・芝居全体について→1、芝居を始めるにあたって→心構えはどうすればいい?

さて、芝居をしようと思ったとき、一番大事なのは身構えないことです。
世間一般の芝居に対するイメージは(少なくとも若者は)学芸会か文化祭か、もしくは「文化体験」と称して学年全体かなんかで見に行かされたもののイメージしかないんではないでしょうか。


デートで「映画を見に行こうよ」というのはよく交わされる言葉だと思いますが「芝居を見に行こうよ」とはなかなか出にくいものです。仮に出したとしても相手は「えっ、芝居?」と驚くか嫌悪の視線を向けるか「こいつ何食わぬ顔して芝居好きだったのか、別れよう」ということになりかねません。

芝居に普段触れていない人はこのように、あまりいい印象を持っていない……と私なんかは思うのですが、偏見かもしれません。
まあ、少なくとも芝居を始めよう、というのが冒険であることに変わりはないはずです。
趣味で「ピアノをやっています」と言うと「へぇ、弾けるんだ。凄いね」となるのに「芝居をやっています」と言うと「えっ、そうなの?」と返ってきます。「『そうなの』って何だよ。意見を言えよ。驚くだけかよ」と突っ込んでやりたいのですが、一般人にとって芝居というものにどれほど印象がないか、というのが解ると思います。

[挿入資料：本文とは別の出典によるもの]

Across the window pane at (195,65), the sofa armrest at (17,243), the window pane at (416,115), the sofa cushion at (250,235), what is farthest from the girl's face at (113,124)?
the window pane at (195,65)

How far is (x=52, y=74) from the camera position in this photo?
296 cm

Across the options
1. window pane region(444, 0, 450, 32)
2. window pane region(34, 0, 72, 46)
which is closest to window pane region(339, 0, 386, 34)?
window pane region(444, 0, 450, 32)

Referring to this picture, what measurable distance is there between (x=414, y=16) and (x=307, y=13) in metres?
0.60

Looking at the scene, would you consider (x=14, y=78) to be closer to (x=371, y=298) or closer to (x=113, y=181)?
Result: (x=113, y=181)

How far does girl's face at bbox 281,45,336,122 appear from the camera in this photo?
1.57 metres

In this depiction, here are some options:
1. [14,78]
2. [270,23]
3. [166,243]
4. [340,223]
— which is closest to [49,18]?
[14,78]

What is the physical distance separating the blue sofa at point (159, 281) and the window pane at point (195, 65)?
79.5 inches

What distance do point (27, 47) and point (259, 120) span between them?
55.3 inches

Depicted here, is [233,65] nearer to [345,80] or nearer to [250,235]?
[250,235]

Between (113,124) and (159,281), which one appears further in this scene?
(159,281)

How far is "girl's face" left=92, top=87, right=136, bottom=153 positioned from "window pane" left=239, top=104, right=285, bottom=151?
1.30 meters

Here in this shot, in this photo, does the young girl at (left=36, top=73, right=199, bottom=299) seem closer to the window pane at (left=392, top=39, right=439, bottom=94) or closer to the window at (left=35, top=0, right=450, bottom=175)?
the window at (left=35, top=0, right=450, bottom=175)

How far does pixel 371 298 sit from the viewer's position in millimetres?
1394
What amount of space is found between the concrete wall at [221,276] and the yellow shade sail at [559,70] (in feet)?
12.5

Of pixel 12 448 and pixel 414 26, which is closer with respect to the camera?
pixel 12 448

で、そんな人が何かのきっかけで芝居を始めようと思ったとします。
当然身構えます。よーしやったるぞうと思うかもしれません。

しかしこれは間違いです。
芝居は、恋愛やセックスと同じです。初めてのセックスは緊張するかもしれませんが、やがてなんでもないこととしてできるようになるでしょう。芝居も初めはどうしても緊張するでしょうが、解きほぐれればセックスと同様「えっ、これは日常的な当たり前の行為だと思っていたよ」となるのです。
で、一歩間違えれば苦痛でしかないあたりも、セックスと似ています。それは逆に言えば、一歩はまれば最高に楽しめるということでもあります。

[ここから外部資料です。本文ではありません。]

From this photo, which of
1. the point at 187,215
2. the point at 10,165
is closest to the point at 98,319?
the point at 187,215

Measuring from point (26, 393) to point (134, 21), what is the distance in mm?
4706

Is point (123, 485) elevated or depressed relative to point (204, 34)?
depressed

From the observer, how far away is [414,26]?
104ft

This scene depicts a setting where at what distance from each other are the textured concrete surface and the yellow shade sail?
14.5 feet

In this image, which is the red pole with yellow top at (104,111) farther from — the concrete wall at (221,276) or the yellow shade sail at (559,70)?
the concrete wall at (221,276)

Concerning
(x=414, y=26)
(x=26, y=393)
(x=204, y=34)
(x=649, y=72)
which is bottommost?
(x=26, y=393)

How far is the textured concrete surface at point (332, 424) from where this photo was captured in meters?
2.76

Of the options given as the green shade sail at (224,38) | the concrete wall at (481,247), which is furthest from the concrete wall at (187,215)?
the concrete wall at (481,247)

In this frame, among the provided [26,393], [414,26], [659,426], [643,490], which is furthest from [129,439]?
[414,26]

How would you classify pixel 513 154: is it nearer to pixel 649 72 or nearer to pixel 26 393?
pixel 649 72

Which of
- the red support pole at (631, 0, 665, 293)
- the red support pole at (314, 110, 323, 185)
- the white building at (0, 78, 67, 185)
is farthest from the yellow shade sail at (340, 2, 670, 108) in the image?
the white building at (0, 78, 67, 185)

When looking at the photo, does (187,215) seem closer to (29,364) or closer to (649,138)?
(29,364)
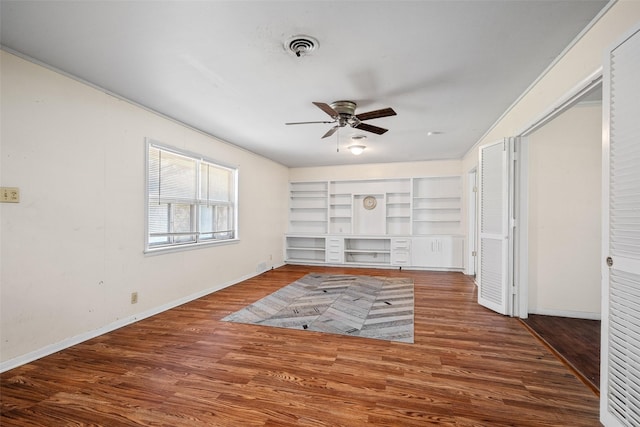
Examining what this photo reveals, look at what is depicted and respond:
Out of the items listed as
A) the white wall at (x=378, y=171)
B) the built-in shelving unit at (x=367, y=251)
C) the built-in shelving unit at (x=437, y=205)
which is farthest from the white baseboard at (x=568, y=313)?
the white wall at (x=378, y=171)

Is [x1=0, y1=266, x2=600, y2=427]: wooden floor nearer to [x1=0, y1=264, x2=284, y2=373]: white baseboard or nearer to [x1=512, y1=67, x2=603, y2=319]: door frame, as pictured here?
[x1=0, y1=264, x2=284, y2=373]: white baseboard

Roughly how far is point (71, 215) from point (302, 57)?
254cm

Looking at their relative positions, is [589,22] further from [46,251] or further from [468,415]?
[46,251]

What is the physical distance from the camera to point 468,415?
172cm

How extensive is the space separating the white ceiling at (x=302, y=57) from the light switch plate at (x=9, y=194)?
1.09 m

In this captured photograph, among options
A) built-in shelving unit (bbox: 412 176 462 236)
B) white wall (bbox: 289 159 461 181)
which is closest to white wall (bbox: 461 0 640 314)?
white wall (bbox: 289 159 461 181)

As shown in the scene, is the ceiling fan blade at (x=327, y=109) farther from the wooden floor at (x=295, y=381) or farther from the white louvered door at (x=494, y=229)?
the wooden floor at (x=295, y=381)

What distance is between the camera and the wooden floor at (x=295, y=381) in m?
1.72

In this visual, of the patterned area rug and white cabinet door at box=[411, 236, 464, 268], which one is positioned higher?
white cabinet door at box=[411, 236, 464, 268]

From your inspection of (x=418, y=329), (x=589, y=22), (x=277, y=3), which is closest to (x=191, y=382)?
(x=418, y=329)

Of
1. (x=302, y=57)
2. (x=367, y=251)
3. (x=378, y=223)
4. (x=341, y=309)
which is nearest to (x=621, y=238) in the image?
(x=302, y=57)

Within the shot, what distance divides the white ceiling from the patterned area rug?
249 cm

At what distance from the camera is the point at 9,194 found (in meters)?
2.23

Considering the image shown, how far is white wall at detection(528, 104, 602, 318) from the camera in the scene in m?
3.28
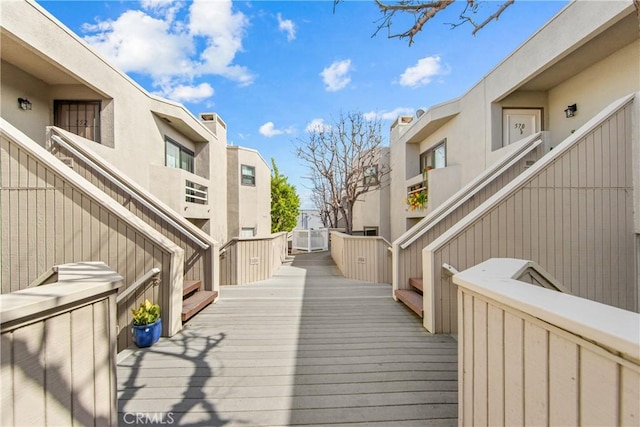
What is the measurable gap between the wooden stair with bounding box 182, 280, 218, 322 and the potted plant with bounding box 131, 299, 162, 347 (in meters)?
0.55

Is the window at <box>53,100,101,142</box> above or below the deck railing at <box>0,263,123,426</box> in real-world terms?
above

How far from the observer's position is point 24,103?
5.17 meters

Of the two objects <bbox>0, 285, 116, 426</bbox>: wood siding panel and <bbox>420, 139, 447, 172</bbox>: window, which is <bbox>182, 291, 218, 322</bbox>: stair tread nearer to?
<bbox>0, 285, 116, 426</bbox>: wood siding panel

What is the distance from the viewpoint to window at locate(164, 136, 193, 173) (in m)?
7.92

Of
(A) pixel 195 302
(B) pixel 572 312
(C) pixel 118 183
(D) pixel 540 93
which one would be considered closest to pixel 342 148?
(D) pixel 540 93

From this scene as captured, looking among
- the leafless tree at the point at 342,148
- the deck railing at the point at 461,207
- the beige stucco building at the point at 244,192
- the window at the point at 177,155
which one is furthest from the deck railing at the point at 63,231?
the leafless tree at the point at 342,148

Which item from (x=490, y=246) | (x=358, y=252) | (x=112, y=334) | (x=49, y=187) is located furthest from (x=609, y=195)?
(x=49, y=187)

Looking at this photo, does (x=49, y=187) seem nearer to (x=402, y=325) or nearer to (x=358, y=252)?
(x=402, y=325)

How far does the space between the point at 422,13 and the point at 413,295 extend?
463 centimetres

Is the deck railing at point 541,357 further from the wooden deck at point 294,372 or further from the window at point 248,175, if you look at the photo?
the window at point 248,175

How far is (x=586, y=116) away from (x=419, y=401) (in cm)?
650

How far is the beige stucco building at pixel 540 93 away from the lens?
4309 mm

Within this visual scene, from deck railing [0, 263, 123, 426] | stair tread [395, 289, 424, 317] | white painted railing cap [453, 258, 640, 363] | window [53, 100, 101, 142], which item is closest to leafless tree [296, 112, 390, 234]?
stair tread [395, 289, 424, 317]

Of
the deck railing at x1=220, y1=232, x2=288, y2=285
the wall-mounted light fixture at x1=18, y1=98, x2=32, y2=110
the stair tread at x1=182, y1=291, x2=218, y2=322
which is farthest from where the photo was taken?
the deck railing at x1=220, y1=232, x2=288, y2=285
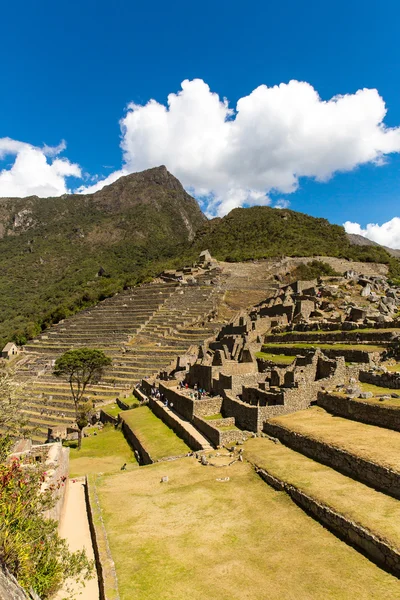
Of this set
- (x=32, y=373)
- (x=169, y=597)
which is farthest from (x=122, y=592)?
(x=32, y=373)

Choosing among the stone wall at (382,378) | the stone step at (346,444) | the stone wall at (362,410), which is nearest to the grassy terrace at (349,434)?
the stone step at (346,444)

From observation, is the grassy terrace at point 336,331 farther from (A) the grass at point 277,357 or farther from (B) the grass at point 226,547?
(B) the grass at point 226,547

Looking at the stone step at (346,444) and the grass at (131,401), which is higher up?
the stone step at (346,444)

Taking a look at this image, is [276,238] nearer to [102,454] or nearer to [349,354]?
[349,354]

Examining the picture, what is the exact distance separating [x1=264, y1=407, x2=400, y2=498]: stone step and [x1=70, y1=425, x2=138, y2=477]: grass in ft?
22.6

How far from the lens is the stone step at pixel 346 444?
9.17 m

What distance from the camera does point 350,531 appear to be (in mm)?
7820

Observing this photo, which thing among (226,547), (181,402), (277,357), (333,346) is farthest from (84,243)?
(226,547)

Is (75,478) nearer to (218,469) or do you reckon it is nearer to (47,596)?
(218,469)

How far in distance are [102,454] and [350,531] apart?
1428cm

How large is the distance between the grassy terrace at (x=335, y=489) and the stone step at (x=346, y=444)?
227mm

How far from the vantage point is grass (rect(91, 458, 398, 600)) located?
6867 mm

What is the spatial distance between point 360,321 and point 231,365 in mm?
8727

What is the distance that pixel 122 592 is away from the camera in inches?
290
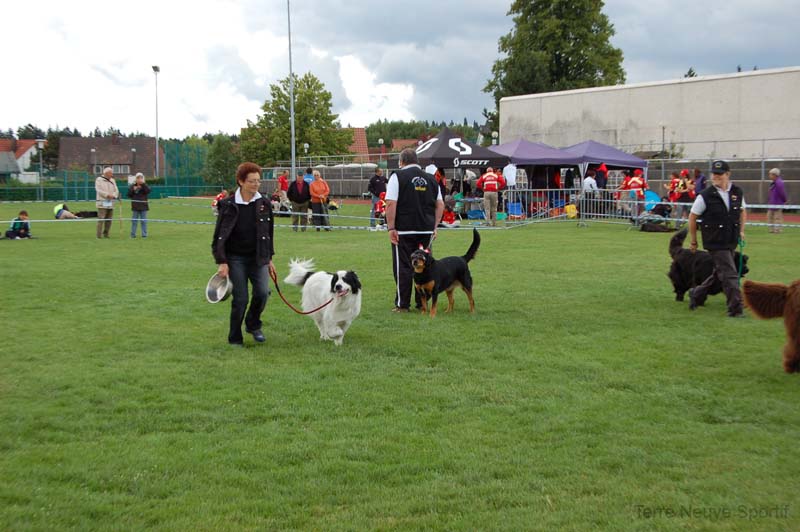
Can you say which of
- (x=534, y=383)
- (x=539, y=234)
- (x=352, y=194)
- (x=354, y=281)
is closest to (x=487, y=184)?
(x=539, y=234)

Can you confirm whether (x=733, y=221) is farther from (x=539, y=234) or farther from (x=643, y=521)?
(x=539, y=234)

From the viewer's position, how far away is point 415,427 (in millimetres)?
5043

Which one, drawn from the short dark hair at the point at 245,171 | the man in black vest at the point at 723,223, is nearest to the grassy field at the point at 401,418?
the man in black vest at the point at 723,223

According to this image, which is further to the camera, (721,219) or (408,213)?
(408,213)

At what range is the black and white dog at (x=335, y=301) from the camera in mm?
7602

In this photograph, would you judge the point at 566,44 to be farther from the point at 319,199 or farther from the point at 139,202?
the point at 139,202

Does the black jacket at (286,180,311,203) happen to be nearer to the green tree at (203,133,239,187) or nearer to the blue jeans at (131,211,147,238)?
the blue jeans at (131,211,147,238)

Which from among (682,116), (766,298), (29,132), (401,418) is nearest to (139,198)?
(401,418)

身構えるのは仕方ありませんが、リラックスを心がけましょう。
芝居はあくまで遊びです。遊ぶのに身構える必要はありません。

最初は緊張するのも仕方ないですが、飛び込んだらとにかく楽しみながら思いっきりはしゃげばいいのです。
プロになりたいならともかく、アマチュアならそれでいいでしょう。


あと蛇足ですが、芝居の楽しみ方の同じ人が集まればいい劇団になります。
あなたがある劇団に入っていて、芝居の楽しみ方が違う場合は抜けたほうが無難です。それはその劇団が悪いのでもあなたが悪いのでもなく、相性の問題です。その辺もセックスや恋愛と似ています。

せっかく芝居をするなら、とにかくリラックスして楽しむのがいいんじゃないでしょうか。